Many clinical situations benefit from therapeutic regulation of the vascular, lymphatic or duct systems by restricting the flow of body fluid or secretions. The technique of embolization involves the therapeutic introduction of particles into the circulation to occlude vessels, for example, so as to either arrest or prevent hemorrhaging or to cut off blood flow to a structure or organ. Permanent or temporary occlusion of blood vessels is desirable for managing various diseases, disorders and conditions.
In a typical embolization procedure, local anesthesia is first given over a common artery. The artery is then percutaneously punctured and a catheter is inserted and fluoroscopically guided into the area of interest. An angiogram is then performed by injecting contrast agent through the catheter. An embolic agent is then deposited through the catheter. The embolic agent is chosen, for example, based on the size of the vessel to be occluded, the desired duration of occlusion, and/or the type of abnormality to be treated. A follow-up angiogram is usually performed to determine the specificity and completeness of the arterial occlusion.

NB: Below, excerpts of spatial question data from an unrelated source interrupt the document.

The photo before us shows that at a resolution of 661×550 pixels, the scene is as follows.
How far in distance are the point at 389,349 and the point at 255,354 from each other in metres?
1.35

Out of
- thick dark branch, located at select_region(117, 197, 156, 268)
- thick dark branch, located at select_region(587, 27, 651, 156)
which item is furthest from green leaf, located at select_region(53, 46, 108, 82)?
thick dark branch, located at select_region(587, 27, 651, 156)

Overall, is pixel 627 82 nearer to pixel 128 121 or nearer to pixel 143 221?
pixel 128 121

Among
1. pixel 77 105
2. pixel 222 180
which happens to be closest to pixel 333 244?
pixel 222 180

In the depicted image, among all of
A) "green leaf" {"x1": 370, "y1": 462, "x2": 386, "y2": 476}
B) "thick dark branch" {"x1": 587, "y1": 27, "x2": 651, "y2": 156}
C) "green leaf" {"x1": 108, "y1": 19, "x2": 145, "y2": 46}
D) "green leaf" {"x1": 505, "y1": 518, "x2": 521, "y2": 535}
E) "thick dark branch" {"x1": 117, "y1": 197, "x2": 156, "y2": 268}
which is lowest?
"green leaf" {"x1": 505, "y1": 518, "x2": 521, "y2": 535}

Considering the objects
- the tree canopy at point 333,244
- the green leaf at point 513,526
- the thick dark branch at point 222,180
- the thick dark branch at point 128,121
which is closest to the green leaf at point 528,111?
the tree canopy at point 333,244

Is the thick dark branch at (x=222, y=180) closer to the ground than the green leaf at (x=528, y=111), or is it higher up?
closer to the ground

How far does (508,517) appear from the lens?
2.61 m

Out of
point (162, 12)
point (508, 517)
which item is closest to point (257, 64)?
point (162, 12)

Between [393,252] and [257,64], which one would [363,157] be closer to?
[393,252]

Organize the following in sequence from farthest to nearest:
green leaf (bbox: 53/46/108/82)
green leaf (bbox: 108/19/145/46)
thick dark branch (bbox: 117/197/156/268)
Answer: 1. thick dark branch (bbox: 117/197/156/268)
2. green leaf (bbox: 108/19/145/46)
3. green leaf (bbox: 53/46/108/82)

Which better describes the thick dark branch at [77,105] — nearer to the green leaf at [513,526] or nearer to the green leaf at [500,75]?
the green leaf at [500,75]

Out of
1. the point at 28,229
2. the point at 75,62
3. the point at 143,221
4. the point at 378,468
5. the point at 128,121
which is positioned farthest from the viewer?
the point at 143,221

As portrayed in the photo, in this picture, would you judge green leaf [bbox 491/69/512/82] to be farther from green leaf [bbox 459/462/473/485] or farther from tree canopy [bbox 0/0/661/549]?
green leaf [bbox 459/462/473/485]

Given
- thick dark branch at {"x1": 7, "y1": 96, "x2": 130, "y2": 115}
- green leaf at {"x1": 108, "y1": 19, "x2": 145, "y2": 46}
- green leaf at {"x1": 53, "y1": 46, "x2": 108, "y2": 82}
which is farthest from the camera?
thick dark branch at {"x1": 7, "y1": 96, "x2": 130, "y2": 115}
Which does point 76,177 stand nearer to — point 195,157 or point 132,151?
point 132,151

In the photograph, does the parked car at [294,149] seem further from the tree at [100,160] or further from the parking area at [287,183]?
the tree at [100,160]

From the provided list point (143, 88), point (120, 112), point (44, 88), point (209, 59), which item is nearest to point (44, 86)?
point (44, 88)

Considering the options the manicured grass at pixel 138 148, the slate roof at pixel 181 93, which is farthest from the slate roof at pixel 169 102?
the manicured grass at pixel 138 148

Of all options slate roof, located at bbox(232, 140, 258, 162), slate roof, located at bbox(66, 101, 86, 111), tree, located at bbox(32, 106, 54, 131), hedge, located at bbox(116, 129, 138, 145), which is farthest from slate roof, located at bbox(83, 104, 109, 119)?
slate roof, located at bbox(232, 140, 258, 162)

Various polymer-based microspheres are currently employed to embolize blood vessels. These microspheres are usually introduced to the location of the intended embolization through microcatheters. Current commercially available embolic microspheres are composed of biostable polymers. The materials that have been most commonly used commercially include polyvinyl alcohol (PVA), acetalized PVA (e.g., Contour SE™ embolic agent, Boston Scientific, Natick, Mass., USA) and crosslinked acrylic hydrogels (e.g., Embospheres®, Biosphere Medical, Rockland, Mass., USA). Similar devices have been used in chemoembolization to increase the residence time of the therapeutic after delivery. In one specific instance, a therapeutic agent (doxorubicin) has been directly added to polyvinyl alcohol hydrogel microspheres such that it can be released locally after delivery (e.g., DC Bead™ drug delivery chemoembolization system, Biocompatibles International plc, Farnham, Surrey, UK).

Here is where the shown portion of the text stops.